Zambia has a high rate of unemployment. There are noticeable disparities between men and women in the labor force, especially a lack of women formally working in the fisheries sector who have received fisheries skills training. In addition, the current technical education, vocational and entrepreneurship training (TEVET) system faces challenges, including developing skills that are relevant to the employment market, particularly the private sector. 

Moreover, there are poor linkages between the private sector and smallholder fish farmers, affecting their ability to organize for improved input supply, aggregation and sale of their outputs as well as their greater participation in other aquaculture value chain activities.

Monitoring of fish growth in smallholder ponds in Mbala District, Northern Province, Zambia. Photo by Steven Cole

Enhancing technical education

The new USD 2.5 million, 3.5-year project is funded by the Norwegian Agency for Development Cooperation. It will be implemented by WorldFish through FISH, in partnership with the Natural Resources Development College (NRDC), Musika and BluePlanet. It will be carried out in the Zambian capital Lusaka and the Northern and Luapula provinces. 

The project has two components:

  • upgrading the fisheries science curriculum (long- and short-term courses) and training tools, and developing an online training platform and internship program at NRDC with links to other TEVET institutions to scale the upgraded training ‘package’ over the course of the project;
  • enhancing the technical education, vocational and entrepreneurship skills of rural women, men and youth smallholder commercial fish farmers and increasing their linkages to input/output markets and entrepreneurship opportunities via private sector extension support and services delivery.

The project will also contribute to the goals of several government and global initiatives. Among them are the Zambia 7th National Development Plan, the Zambia Aquaculture Enterprise Development Project and the UNESCO Strategy for Technical and Vocational Education and Training (2016–2021).

Launch of the AQ TEVET project in Zambia. Photo by Gift Chanda

Private sector commitment

The project was launched on 9 November 2018 at NRDC. The launch was attended by representatives from the Ministry of Agriculture, Ministry of Fisheries and Livestock, University of Zambia, Copperbelt University and the German Corporation for International Cooperation (GIZ).

Cecilia Kamanga, Acting Permanent Secretary of the Ministry of Fisheries and Livestock, noted the importance of the fisheries sector to Zambia’s economic development, income generation and contribution to food and nutrition security. 

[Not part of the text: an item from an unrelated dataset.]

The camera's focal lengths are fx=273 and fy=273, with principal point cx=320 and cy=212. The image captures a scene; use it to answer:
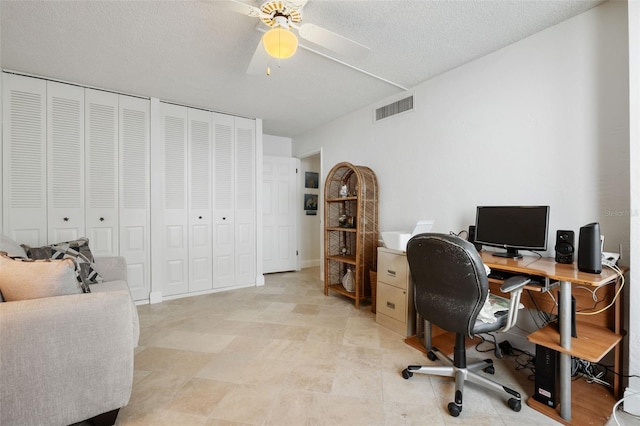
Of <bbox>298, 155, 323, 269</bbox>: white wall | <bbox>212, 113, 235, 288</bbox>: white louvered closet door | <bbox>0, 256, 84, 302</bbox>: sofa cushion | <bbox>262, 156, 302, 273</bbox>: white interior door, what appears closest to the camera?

“I have no doubts that the project being been launched today will complement the vision of the Aquaculture Enterprise Development Project, which was launched by President Edgar Chagwa Lungu in October 2017 and aims at promoting fish production through aquaculture,” she said.

“Aquaculture knowledge and updated practical skills will help to sustainably grow the sector,” added Dr. Sloans Chimatiro, Country Director Zambia and Tanzania, WorldFish. “Our efforts will focus on youth and women, positively impacting their meaningful integration into the aquaculture value chain once they graduate from NRDC and other institutions to which the upgraded curriculum will be scaled.”

The presence of a number of private companies at the launch, including Yalelo, Skretting, Novatek and Great Lake Products, underlined the commitment of the private sector to supporting the project and to the equitable growth of aquaculture more broadly.